(Passage à examiner):
========================
«Non quia timemus non audemus, sed quia non audemus, timemus»
-(Sénèque)
«Ce n'est pas parce que nous avons peur que nous n'osons pas; c'est parce que nous n'osons pas que nous avons peur».

Radio-Canada est en train de faire la preuve qu’elle est devenue une vulgaire officine de propagande, comme le prétend Vigile depuis quelques années

Radio-Canada veut abattre Martineau

Radio-Canada tente d’abattre Richard Martineau. Médiatiquement, c’est exactement ce que la Société d’État s’emploie à faire.

Elle souhaite faire taire celui qui va à l’encontre de la bonne ligne éditoriale. Cette gauche bien-pensante n’accepte pas que certains osent re­met­tre en question les bons gros dogmes bien juteux qui sont les leurs.

Radicalisme et cie

J’ai le plaisir de coanimer avec Richar­d Martineau une émission de radio à la méchante RadioX de Québec. Il m’arrive régulièrement de le narguer sur son insistance à dénoncer le radicalisme et les dérives religieuses de tout acabit, car, personnellement, je n’y consacre que très peu d’énergie. Pas assez même, selon Richard !

Alors voici : est-ce que je pense que Richard Martineau parle souvent des islamistes ? La réponse est OUI. Est-ce qu’il a le droit de le faire ? Absolument. C’est ce que l’on appelle la liberté d’expression. Est-ce qu’il encourage les gens à détester les musulmans ? D’aucune manière. Est-il raciste ? Mais non !
========================
(Entrées extraites):

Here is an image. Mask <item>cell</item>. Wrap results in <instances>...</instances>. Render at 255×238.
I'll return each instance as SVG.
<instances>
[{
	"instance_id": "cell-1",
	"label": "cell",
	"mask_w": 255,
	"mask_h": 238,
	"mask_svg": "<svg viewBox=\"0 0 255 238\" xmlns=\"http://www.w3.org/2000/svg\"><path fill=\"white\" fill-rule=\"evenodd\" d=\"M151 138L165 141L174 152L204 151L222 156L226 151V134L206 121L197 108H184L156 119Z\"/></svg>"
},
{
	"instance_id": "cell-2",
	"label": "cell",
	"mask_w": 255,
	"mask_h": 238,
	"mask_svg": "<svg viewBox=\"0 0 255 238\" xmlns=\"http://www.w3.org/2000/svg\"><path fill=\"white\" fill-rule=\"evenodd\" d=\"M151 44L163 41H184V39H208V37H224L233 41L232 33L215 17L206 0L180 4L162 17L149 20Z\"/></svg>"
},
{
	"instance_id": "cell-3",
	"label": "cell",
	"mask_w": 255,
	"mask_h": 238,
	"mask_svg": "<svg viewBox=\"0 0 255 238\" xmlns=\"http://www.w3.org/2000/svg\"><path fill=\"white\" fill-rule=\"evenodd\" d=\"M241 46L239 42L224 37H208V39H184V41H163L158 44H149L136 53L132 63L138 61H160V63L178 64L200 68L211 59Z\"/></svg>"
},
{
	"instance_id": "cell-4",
========================
(Consigne A): Traduisez en anglais cette phrase du passage à examiner : « Radio-Canada tente d’abattre Richard Martineau. »
(Consigne B): Extrayez du passage à examiner le texte qui commence aux mots « Radio-Canada veut abattre » et s'arrête après les mots « sont les leurs. ».
Les enregistrements n'ont aucun rôle à jouer ici.

(Résultat attendu A): Radio-Canada is trying to bring down Richard Martineau.

(Résultat attendu B):
Radio-Canada veut abattre Martineau

Radio-Canada tente d’abattre Richard Martineau. Médiatiquement, c’est exactement ce que la Société d’État s’emploie à faire.

Elle souhaite faire taire celui qui va à l’encontre de la bonne ligne éditoriale. Cette gauche bien-pensante n’accepte pas que certains osent re­met­tre en question les bons gros dogmes bien juteux qui sont les leurs.